Action item A —
In the HogProf page, which evolutionary event types can be given custom weight when profiles are built?
Action item B —
Summarize the HogProf page in two sentences.
Action item C —
Write the next part of the HogProf page, picking up after its last line.

Document segment —
- HogProf is an extensible and tunable approach to phylogenetic profiling using orthology data. It is powered by minhash based datastructures and computationally efficient.
- Still under major development and may change
- Using orthoxoml files and a taxonomy calculated enhanced phylogenies of each family
- These are transformed into minhash signatures and a locally sensitive hashing forest object for search and comparison of profiles
- Taxonomic levels and evolutionary event types ( presence, loss, duplication ) can have custom weight in profile construction
- Optimization of weights using machine learning
If you run into any problems feel free to contact me at dmoi@unil.ch
to install from github
$ git clone https://github.com/DessimozLab/HogProf.git
$ pip install -r pipreqs.txt .
lets get a current version of the OMA hdf5 file and GAF. This will alow us to use the HOGs and study the functional enrichment of our search results.
$ cd ../..
$ mkdir YourOmaDirectory
$ cd YourOmaDirectory
$ wget https://omabrowser.org/All/OmaServer.h5
$ wget https://omabrowser.org/All/oma-go.txt.gz
We also need to make a location to store our pyprofiler databases
$ cd ..

Data shown —
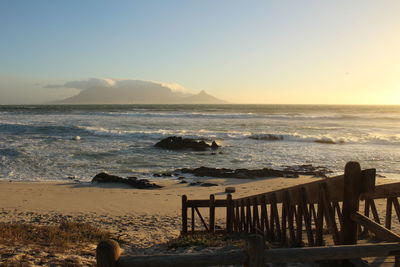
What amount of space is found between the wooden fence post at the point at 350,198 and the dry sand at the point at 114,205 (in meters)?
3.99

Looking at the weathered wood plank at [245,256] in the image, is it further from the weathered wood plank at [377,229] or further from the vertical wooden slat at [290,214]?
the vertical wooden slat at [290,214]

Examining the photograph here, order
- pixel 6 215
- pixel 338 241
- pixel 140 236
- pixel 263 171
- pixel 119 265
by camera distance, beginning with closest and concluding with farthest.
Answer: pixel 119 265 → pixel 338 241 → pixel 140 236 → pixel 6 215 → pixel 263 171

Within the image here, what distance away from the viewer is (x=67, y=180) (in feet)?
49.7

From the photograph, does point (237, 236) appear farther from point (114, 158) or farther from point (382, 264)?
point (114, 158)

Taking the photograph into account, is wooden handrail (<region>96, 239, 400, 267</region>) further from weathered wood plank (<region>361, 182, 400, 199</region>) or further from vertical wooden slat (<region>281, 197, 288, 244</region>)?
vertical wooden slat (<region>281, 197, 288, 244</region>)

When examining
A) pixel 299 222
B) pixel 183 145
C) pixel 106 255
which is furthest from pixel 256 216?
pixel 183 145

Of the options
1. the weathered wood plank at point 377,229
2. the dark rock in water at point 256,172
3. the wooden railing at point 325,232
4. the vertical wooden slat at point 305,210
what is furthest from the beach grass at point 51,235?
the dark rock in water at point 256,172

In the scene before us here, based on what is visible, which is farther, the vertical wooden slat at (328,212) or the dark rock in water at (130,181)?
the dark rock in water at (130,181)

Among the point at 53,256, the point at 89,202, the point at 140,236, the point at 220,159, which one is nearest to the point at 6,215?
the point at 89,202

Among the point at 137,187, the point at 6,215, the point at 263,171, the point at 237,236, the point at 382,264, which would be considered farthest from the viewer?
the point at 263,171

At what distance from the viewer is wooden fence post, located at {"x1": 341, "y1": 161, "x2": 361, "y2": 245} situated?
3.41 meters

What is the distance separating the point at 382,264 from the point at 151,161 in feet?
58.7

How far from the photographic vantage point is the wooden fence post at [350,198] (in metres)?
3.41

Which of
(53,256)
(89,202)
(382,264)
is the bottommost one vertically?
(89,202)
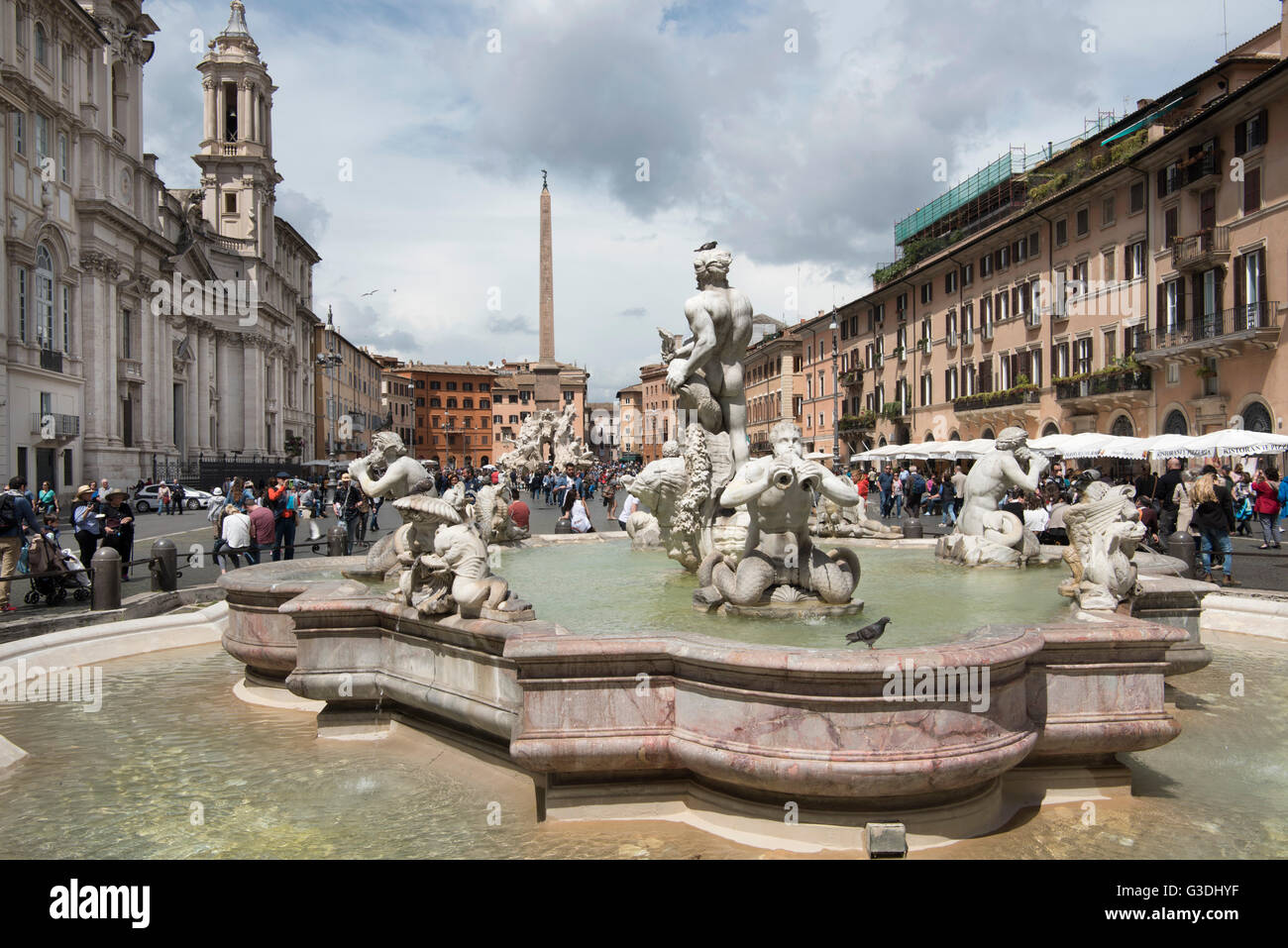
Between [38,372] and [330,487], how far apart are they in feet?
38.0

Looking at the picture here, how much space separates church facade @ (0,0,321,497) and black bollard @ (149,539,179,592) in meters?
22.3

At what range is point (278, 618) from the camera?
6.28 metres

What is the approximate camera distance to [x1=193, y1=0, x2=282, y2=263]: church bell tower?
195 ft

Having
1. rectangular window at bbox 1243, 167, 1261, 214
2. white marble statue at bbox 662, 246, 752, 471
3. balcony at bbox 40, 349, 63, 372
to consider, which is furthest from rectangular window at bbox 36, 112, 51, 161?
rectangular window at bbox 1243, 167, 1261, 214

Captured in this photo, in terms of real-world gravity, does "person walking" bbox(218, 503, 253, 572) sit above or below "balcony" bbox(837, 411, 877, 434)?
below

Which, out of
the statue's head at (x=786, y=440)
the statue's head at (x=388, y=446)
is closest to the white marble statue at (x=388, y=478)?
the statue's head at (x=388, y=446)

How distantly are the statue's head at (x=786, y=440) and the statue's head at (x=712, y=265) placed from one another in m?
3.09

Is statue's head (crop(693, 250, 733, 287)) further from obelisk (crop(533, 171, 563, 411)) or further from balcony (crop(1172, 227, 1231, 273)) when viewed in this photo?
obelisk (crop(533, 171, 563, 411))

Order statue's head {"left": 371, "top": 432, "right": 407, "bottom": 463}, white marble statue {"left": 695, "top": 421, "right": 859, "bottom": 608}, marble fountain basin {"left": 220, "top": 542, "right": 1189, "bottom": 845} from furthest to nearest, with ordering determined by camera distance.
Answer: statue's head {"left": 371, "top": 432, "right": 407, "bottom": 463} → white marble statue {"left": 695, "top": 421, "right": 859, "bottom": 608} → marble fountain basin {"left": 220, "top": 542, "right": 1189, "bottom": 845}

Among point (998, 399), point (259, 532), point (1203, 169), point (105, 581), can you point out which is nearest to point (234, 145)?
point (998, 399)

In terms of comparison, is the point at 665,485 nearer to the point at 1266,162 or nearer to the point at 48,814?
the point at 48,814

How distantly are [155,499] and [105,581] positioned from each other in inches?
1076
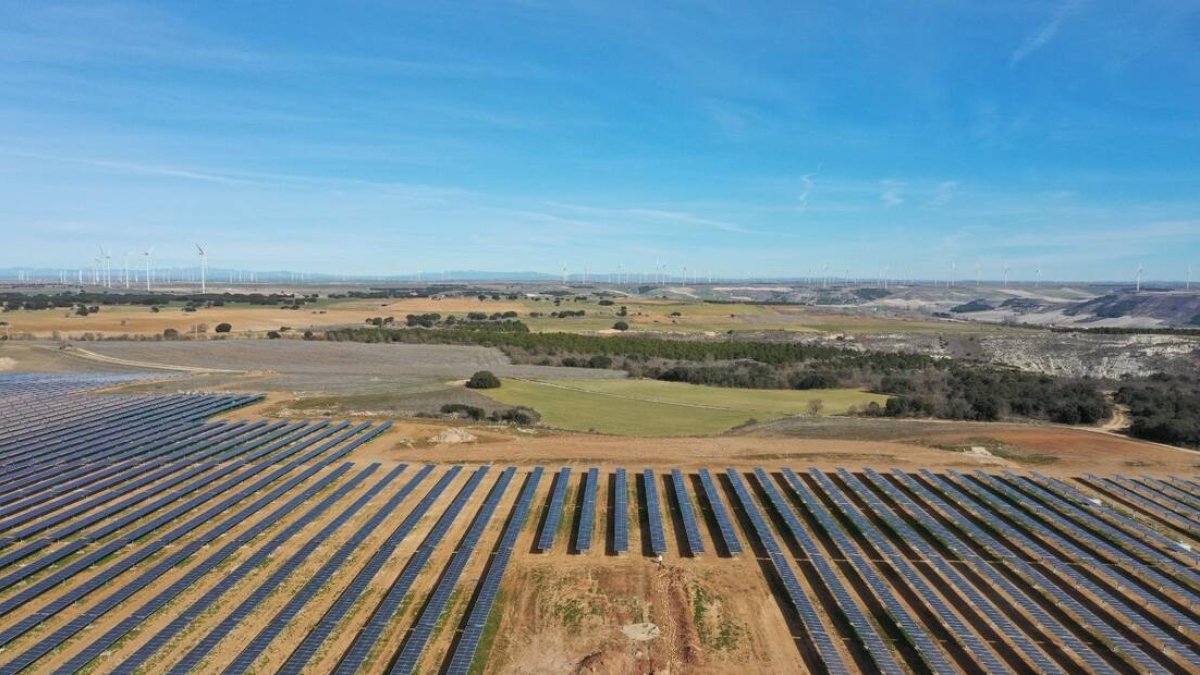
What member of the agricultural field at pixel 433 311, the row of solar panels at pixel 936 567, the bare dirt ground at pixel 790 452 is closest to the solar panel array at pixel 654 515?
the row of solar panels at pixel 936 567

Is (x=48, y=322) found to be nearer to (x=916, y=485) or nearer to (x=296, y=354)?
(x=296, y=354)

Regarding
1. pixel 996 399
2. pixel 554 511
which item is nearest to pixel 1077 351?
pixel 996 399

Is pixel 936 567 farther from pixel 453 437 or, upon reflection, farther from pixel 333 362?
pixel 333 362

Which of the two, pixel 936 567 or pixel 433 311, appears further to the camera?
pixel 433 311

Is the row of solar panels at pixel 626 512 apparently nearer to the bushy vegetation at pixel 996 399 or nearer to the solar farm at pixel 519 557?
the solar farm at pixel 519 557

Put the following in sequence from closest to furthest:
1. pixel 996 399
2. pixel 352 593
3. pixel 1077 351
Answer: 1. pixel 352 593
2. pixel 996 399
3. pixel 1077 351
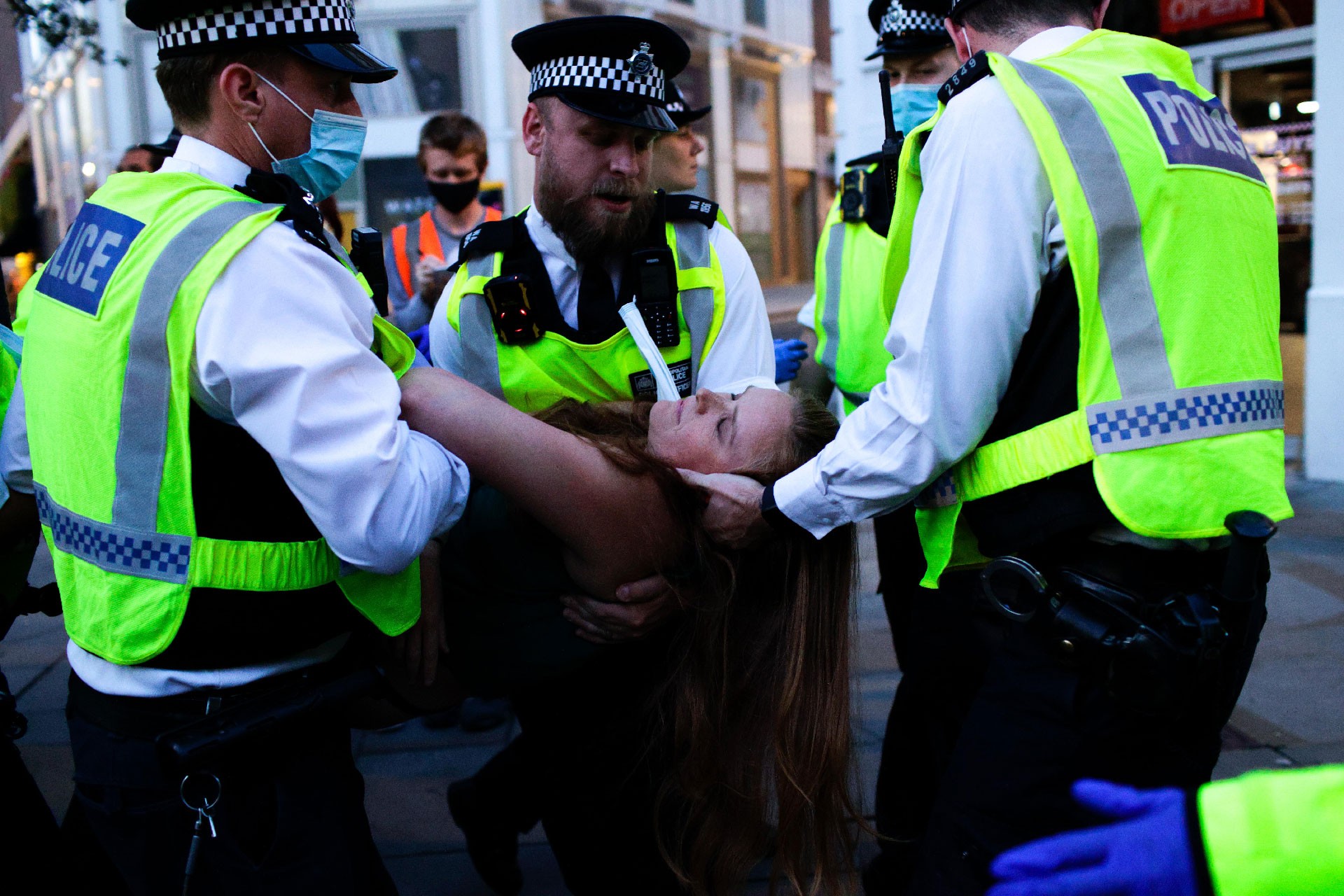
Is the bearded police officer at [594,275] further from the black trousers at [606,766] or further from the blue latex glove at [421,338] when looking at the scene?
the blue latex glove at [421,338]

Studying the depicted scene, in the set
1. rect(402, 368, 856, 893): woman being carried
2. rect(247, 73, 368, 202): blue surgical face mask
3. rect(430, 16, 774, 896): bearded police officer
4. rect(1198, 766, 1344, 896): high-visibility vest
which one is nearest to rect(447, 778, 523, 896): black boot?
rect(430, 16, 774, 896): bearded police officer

Answer A —
Presence, loss, and duplication.

Answer B —
HogProf is an extensible, tunable approach to phylogenetic profiling that uses orthology data and minhash-based data structures, and it is still under major development. The page explains how to install it from GitHub and how to download a current OMA hdf5 file and GAF so the HOGs can be used and search results studied for functional enrichment.

Answer C —
$ mkdir YourHogProfDirectory
Ok. We're ready! Now let's compile a database containing all HOGs and our desired taxonomic levels using default settings. Launch the lshbuilder. dbtypes available on the command line are : all , plants , archaea, bacteria , eukarya , protists , fungi , metazoa and vertebrates. These will use the NCBI taxonomy as a tree to annotate events in different gene family's histories.
$python lshbuilder.py --outpath YourHogProfDirectory --dbtype all --OMA YourOmaDirectory/OmaServer.h5 --nthreads numberOfCPUcores
This should build a taxonomic tree for the genomes contained in the release and then calculate enhanced phylogenies for all HOGs in OMA.
Once the database is completed it can be interogated using a profiler object. Construction and usage of this object should be done using a python script or notebook. This shown in the example notebook searchenrich.ipynb found in the examples. Please feel free to modify it to suit the needs of your own research.